Washington, June 2 (ANI): A single drop of blood would soon help in testing patients at risk of developing heart disease, according to Dr Shashi K. Murthy of the Department of Chemical Engineering at Northeastern University in Boston.
A team of researchers from Harvard and Northeastern universities in Boston have come up with a new credit card-sized device that may help physicians to monitor heart disease and help grow new vascular tissue for transplants.
They showed how this device can measure and collect a type of cells needed to build vascular tissue, called endothelial progenitor cells, using only 200 microliters of blood.
"This simple device is a promising tool for the pediatric and adult population in detecting, diagnosing, monitoring, and providing the option of treating cardiovascular disease by utilizing a small quantity of blood," said Dr Murthy.
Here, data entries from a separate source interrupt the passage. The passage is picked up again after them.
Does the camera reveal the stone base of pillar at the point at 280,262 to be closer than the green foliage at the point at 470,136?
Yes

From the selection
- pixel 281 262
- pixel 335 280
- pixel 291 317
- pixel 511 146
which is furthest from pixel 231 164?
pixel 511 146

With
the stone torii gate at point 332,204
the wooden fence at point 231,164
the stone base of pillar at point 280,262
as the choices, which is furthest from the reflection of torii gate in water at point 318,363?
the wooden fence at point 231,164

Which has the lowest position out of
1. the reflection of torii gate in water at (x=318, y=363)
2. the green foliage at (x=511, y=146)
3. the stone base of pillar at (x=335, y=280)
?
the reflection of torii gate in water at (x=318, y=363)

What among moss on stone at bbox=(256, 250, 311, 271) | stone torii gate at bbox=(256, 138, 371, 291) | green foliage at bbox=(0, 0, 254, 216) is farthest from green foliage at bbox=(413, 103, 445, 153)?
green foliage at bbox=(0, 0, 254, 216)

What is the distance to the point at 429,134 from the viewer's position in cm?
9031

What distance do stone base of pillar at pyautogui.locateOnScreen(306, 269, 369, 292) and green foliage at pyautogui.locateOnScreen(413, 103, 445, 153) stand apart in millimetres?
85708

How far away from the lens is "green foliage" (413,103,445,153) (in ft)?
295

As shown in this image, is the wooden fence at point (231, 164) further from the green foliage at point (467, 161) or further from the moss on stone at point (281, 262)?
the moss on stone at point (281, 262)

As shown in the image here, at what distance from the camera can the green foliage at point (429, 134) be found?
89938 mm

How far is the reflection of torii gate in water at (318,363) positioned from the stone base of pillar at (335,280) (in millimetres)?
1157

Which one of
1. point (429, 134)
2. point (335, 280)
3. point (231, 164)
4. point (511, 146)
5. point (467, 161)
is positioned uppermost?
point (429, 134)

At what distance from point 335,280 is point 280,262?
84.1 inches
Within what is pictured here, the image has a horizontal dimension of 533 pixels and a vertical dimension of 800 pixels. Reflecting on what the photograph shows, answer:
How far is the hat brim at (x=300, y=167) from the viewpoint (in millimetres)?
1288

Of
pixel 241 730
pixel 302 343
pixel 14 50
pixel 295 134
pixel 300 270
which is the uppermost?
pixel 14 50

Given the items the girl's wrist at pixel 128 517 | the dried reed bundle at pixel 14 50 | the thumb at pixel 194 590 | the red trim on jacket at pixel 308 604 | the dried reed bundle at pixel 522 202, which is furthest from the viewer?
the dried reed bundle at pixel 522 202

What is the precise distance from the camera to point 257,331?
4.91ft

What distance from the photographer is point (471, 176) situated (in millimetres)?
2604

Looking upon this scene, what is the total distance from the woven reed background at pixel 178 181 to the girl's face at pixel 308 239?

The device works similar to Velcro or a magnet. The inside is coated with antibodies that only bind to endothelial progenitor cells. Blood flows through the device through a funnel-like opening and passes over the antibodies, and endothelial progenitor cells are "picked up" in the process.
In addition to allowing researchers to collect cells from a very small amount of blood, the device's design also provides researchers with a new model to study the effects that blood flow in the body has on cell binding (like clots form in arteries).
"Most immediately, this is could be a new tool to assess cardiovascular health that cuts the amount of blood needed down to a pin prick. Its compact size might make it an excellent tool for use in developing countries where access to medical laboratories does not exist," said Gerald Weissmann, M.D., Editor-in-Chief of The FASEB Journal.